When evaluating contact center analytics solutions, look for offerings that offer an easily-understood user interface and support configurable dashboards and scorecards to present data and reveal trends. Agent dashboards and scorecards should capture the metrics for which they are held accountable as well as their current performance compared to team average and individual goal. These metrics should also roll up to supervisor, manager, other leadership or support roles.

Next generation analytics combines artificial intelligence (the capability of a machine to imitate intelligent human behavior), and machine learning (the ability for computers to learn without specific programming). These capabilities enable the system to analyze data, envisage customer behavior, and initiate an “intent driven engagement” where the contact center adjusts service based on predicted sentiment (e.g., frustrated or happy) and transactional need (why are they calling). They can also reduce the agents’ burden and enable customers to successfully self-serve for an ever-increasing spectrum of tasks.

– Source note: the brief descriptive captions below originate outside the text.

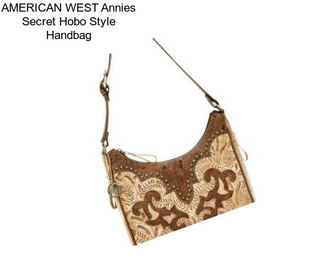 AMERICAN WEST Annies Secret Hobo Style Handbag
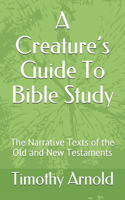 Creature's Guide To Bible Study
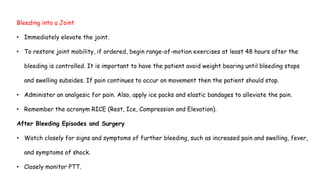 Bleeding into a Joint
• Immediately elevate the joint.
• To restore joint mobility, if ordered, begin range-of-motion exercises at least 48 hours after the
bleeding is controlled. It is important to have the patient avoid weight bearing until bleeding stops
and swelling subsides. If pain continues to occur on movement then the patient should stop.
• Administer an analgesic for pain. Also, apply ice packs and elastic bandages to alleviate the pain.
• Remember the acronym RICE (Rest, Ice, Compression and Elevation).
After Bleeding Episodes and Surgery
• Watch closely for signs and symptoms of further bleeding, such as increased pain and swelling, fever,
and symptoms of shock.
• Closely monitor PTT.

Whatever tool you are considering, make sure the vendor’s offering:

  • Delivers the ability to pull data from multiple sources
  • Has canned reports that emphasize the contact center’s role in the organization
  • Has a user-friendly, flexible interface to create reports and build graphical dashboards (combination of widgets)
  • Truly offers analytics capabilities like trending, drill-down, and relationships
  • Includes some next generation emphasis in their roadmap.